Pete Allen said he would like for commissioners to make a decision for the “commission as a whole or for individually appointed people to talk to the county commission about combining efforts of the city and county to make this work.

“We need to get on a basis where we’re going to survive this virus deal,” he said. “There are lots of things we can do equipment-wise, and work-wise.”

Pete Allen recommended commissioners “go to the county, set up a timeframe, attend their meeting and present some ideas and work with the county to see if we can get a program going to help on some of our problems.”

Kevin Allen said he could contact the county Wednesday. He said the city could partner with the county to share resources.

“I will talk to county leaders and get a meeting set up.
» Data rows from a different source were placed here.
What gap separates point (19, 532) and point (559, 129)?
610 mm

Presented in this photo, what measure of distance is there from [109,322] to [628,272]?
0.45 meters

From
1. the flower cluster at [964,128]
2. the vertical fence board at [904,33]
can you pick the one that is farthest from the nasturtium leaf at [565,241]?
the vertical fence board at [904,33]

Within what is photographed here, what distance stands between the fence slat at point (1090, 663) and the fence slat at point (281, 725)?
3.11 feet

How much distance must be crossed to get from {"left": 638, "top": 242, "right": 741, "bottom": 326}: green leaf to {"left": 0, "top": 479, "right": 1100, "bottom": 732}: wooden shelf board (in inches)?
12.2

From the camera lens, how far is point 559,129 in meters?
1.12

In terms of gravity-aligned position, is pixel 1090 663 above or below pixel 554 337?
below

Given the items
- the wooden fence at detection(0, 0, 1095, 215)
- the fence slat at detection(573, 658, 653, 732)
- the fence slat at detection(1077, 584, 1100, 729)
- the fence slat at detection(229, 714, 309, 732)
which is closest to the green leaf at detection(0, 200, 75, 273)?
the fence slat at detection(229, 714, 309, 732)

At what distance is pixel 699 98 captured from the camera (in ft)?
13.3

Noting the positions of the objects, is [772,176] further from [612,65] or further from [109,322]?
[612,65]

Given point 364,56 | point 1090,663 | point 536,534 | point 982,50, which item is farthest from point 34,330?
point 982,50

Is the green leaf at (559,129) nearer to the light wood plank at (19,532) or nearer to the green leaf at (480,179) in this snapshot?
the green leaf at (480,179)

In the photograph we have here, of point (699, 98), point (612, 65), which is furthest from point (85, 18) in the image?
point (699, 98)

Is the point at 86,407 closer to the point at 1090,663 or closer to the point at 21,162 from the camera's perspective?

The public can attend, maybe an evening meeting,” he said.

In talking about money for infrastructure needs, Bancroft said the city has budgets in restricted use that “can only be used for a certain purpose.” In the variable use budget, there is a total of $14.9 million.

“We have a little more discretionary use in decision making,” she said, adding “75 percent of our dollars are spent on people, prior and future capital outlay. That leaves 25 percent to basically get commodities and supplies and contractual supplies for all city departments.”

Bancroft said there is about $2.5 million to spend on projects in 2020.

“We have that much money for 2020 infrastructure projects,” she said. “Even though it’s coming from those departments, it’s the commission discretion how to use them. If we pool these dollars, we have more power to do these things.”

She said city officials are setting priorities for the next five years and researching projects costs and how to fund them.